▶ _Exercise aim_: Carry on the forum thread below about wiring alarm loop sensors, starting right after its final sentence.

▶ _Source extract_:
# # # #
Can anyone help me with this task plz
From the physical point of view, an alarm loop (AL) is an electrical circuit that connects the device with detectors (sensors) using wired connections. The main task of the alarm loop is to ensure the detection of the fact of detector actuation. The loop is connected to the resistance meter via the terminals located on the control panel board. The microprocessor measures the electrical resistance of the entire loop circuit and, based on its value, decides whether the detector has been triggered or not.
Any detector can be represented as an electrical contact, which, when triggered, changes its resistance dramatically: it becomes either closed (contact resistance is zero (NC)) or open (contact resistance is infinity (NO)).
From the physical point of view, each loop has different variants of wiring diagrams, which the user selects. The wiring diagram depicts the detector contacts, resistors, and other components that ensure the operation of the alarm loop.


Main task:
It is necessary to depict an electrical ring/chain (as in the connection example) on which there will be 2 loops (loops/sensors/keys) with the correct type of connection (series and parallel) and understand when we have a change in the circuit, namely, whether there is a current when any of the loops (loops/sensors/keys) is triggered
Image of the loop connection:
1. with 2 normally open (NO) sensors. By default, the current does NOT flow through the circuit, and when triggered (closed), it does
2. with 2 normally closed (NC) detectors. By default, the current flows in a circuit, and when triggered (opened), it does NOT flow
3. with mixed contact activation, where there are normally closed (NC) and normally open (NO) sensors
4. with 2 normally closed (NC) sensors and a 5 kΩ resistor (the circuit resistance is also 5 kΩ)
5. with 2 normally open (NO) sensors and a 5 kΩ resistor (the circuit resistance is also 5 kΩ)

The resistor is used to prevent sabotage because if the circuit to the loops/sensors is shorted, then the triggering will not be detected. The resistor must be placed in such a way that we can understand when the circuit is shorted to the loop/sensor (resistance does not correspond to the expected value (resistor value))
I have to draw the serie version and the parallel respecting the example given plz can anyone help me do that Im new in electronic

 

i did this but i think im missing something , and also I should do the parallel cases two?

 

i did this but i think im missing something , and also I should do the parallel cases two?

Yes, you are missing something

Fig 1. No. In this setup, UNLESS both sensors operate, you will get no "input". The sensor contacts should be in Parallel.
Fig 2. Yes. That's how it should be.
Fig 3. No. You cannot combine a NC and a NO sensor to the same input.
Fig 4. is fine, IF you need a Resistor. But this is not how a "Pull Up" or a "Pull Down" resistor is connected.
Fig 5. No. Ssame as Fig 1, except for a series resistor.

Consider the Sensor contacts as a Digital 0 (NO switch) and Digital 1 (NC switch).
For sensing any change, you will need to OR the sensors (NO switch) and AND the sensors (NC switch).
# # # #
▶ _Stored data_:
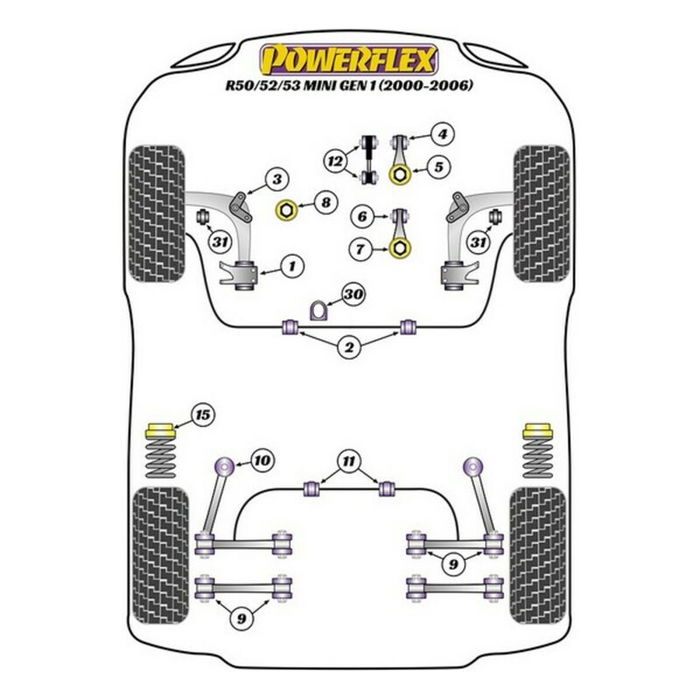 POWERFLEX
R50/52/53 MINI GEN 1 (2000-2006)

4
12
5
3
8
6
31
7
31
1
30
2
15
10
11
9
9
# # # #
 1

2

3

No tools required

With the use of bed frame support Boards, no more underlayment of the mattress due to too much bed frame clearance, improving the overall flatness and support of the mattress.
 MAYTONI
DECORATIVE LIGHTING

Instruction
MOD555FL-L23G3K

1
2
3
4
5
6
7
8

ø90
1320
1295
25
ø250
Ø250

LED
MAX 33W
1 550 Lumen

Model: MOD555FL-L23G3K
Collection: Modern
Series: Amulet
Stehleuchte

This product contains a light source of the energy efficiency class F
# # # #
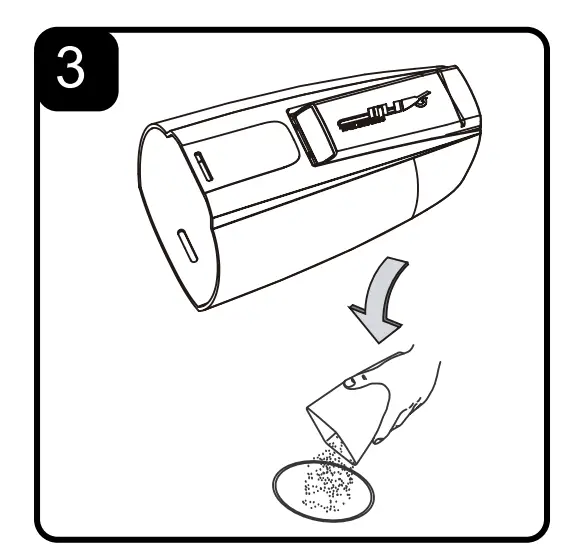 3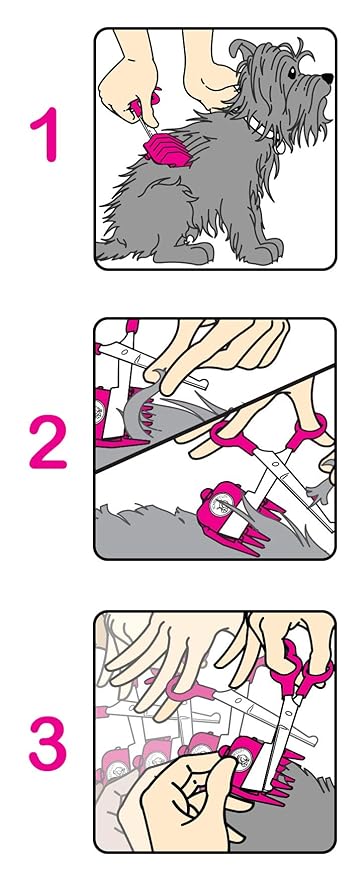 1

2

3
# # # #
▶ _Result for this exercise_:
It is necessary to depict an electrical ring/chain (as in the connection example) on which there will be 2 loops

hi @ilyass9996

Is this question a Homework or College assignment?

Moderation.

 

When resistors are used in a "supervised" alarm loop they are not "pull up" or "pull down" they are placed in the loop in such a way as to detect any sensor tampering.

Alarm Circuit Supervision – Why You Should Care

 

When resistors are used in a "supervised" alarm loop they are not "pull up" or "pull down" they are placed in the loop in such a way as to detect any sensor tampering.

Alarm Circuit Supervision – Why You Should Care

Yes. Because if there's (for instance) a 10 volt line going to the sensor, the resistors create a voltage drop. Inside the panel there is a window comparator which is looking for (for instance) between 6 volts and 4 volts. If someone shorts the sensor the voltage will go to 10 volts and trigger an alarm. If they cut the wires the voltage will drop to 0 volts and trigger an alarm. If the door is opened when the alarm is armed the voltage will rise above the set window voltage, this example, the voltage might rise to 9 volts.

It's been about 40 years since I did any alarm work and I don't recall exactly how it was done, but this (which is probably containing an error or two) will give you an idea why the best choice is using an NC Series/Parallel setup. Spidey has it right with the link. If you didn't look at it or are having trouble understanding what you're reading - just ask for clarification.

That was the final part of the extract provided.